Passos Coelho chegou de surpresa à campanha de Montenegro (mas com ele trouxe uma sombra que persegue os dois)

27 fev, 07:00
Passos Coelho

No terceiro dia de campanha, o tabu desfez-se. Passos entrou de relâmpago num comício em que acusou o PS de "calculismo" e que serviu também a Montenegro para explicar o porquê de colocar um candidato de Lisboa como cabeça de lista em Faro. O antigo primeiro-ministro foi intensamente aplaudido depois de uma arruada em Beja, que tornou evidente que a má memória dos cortes nas pensões durante a governação social-democrata ainda existe. "Jamais quero ouvir falar de PSD na minha terra e muito menos de Passos Coelho", diz uma reformada que chamou "fascista" a Montenegro

“Não venho para criar desatenções” mas acabou por virar todas as atenções para ele. Passos Coelho desfez finalmente o tabu e foi à campanha da Aliança Democrática emprestar o seu peso político a Luís Montenegro. Em Faro, num discurso que foi anunciado em cima da hora, a presença do antigo primeiro-ministro fez encher um comício onde se sentia algum nervosismo por ter como uma das suas atrações principais Miguel Pinto Luz, o cabeça de lista que caiu de ‘paraquedas’ no distrito - ele que é vice-presidente da Câmara Municipal de Cascais - e cuja escolha ainda não convenceu todas as estruturas sociais-democratas da região.

**DADOS FORNECIDOS:**
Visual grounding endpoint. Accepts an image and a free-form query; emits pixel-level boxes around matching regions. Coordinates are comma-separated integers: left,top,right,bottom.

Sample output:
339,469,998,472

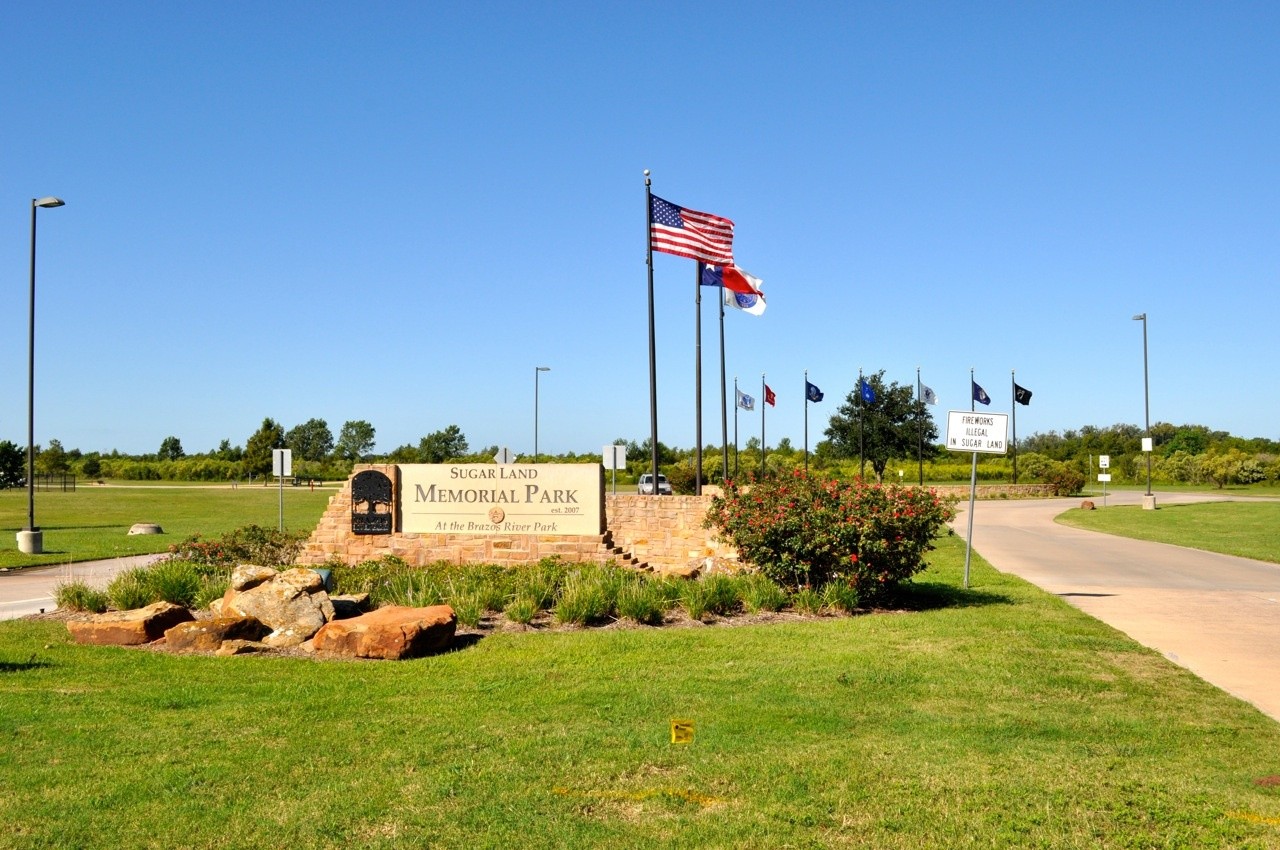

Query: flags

* * *

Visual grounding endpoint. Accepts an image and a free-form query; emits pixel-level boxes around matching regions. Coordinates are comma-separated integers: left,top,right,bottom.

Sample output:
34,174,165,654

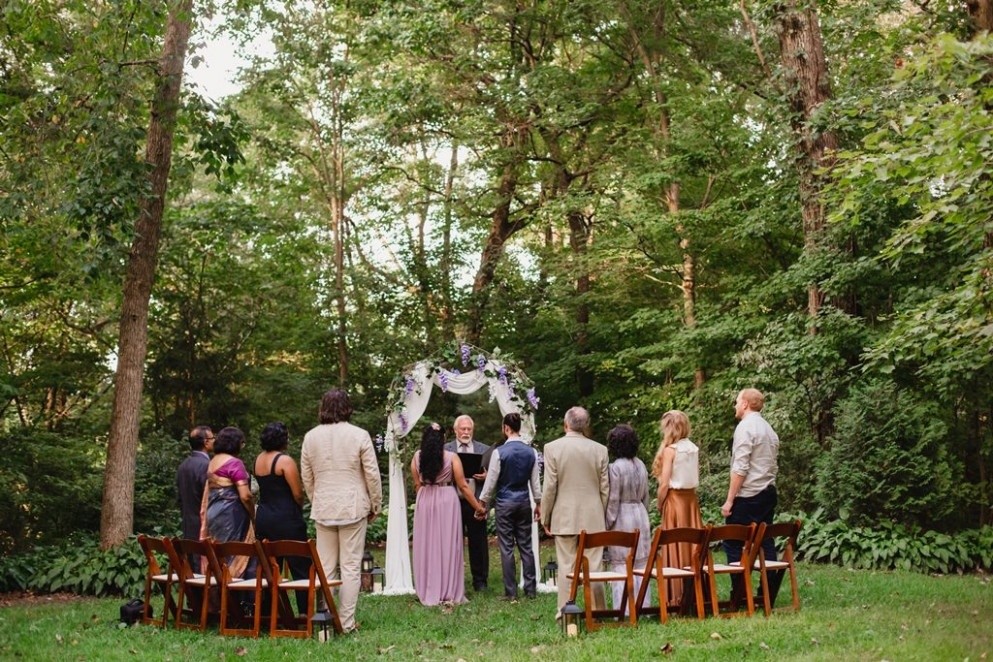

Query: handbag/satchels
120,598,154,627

---

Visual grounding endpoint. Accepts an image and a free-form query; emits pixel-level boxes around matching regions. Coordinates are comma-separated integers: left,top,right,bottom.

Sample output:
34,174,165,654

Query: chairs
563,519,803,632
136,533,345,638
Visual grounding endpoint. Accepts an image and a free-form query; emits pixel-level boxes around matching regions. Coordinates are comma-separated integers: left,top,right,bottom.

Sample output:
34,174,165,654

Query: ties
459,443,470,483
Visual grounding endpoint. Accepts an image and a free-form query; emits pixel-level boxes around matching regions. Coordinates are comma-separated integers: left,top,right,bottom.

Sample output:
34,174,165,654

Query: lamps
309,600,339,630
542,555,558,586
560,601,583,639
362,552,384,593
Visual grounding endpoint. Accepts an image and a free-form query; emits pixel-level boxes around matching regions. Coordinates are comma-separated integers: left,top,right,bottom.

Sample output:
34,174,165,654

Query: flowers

**INSTRUÇÃO 1:** Diga se cada afirmação concorda com a notícia sobre a ida de Passos Coelho à campanha de Montenegro. Responda sim ou não e cite entre aspas as palavras da notícia que o decidem: (a) Passos Coelho discursou em Faro. (b) Miguel Pinto Luz é presidente da Câmara Municipal de Cascais. (c) Passos Coelho foi aplaudido depois de uma arruada em Évora.
**INSTRUÇÃO 2:** Prossiga, por favor, a notícia sobre a entrada de Passos Coelho na campanha de Montenegro a partir da última frase apresentada.

**RESPOSTA 1:**
(a) Sim: "Em Faro, num discurso que foi anunciado em cima da hora, a presença do antigo primeiro-ministro fez encher um comício".
(b) Não: "ele que é vice-presidente da Câmara Municipal de Cascais".
(c) Não: "O antigo primeiro-ministro foi intensamente aplaudido depois de uma arruada em Beja".

**RESPOSTA 2:**
Uma polémica que acabou por ser abafada pelo discurso de Passos. Nos primeiros minutos, abordou logo o assunto que tem gerado incómodo a algumas concelhias da região e que preferiam ver um candidato seu a um vindo de Lisboa. Pinto Luz, de quem o antigo primeiro-ministro é próximo, “terá uma tarefa que não será a mais cómoda”, disse, apontando para a sua necessidade de “apoiar a população, sem se substituir a quem é de cá”.

Depois, disparou contra o legado de governação do Partido Socialista, acusando o partido, sem nunca se referir diretamente a Pedro Nuno Santos, de ser “calculista” e ver “um monstro diabólico a cada proposta de reforma”. “Nesta altura, o mais importante de tudo é manter uma capacidade reformista, estamos aqui para ajudar os portugueses a mudar o país. Não precisamos que agitem o medo do papão e do lobo mau”, declarou Pedro Passos Coelho, que foi muito aplaudido no seu regresso.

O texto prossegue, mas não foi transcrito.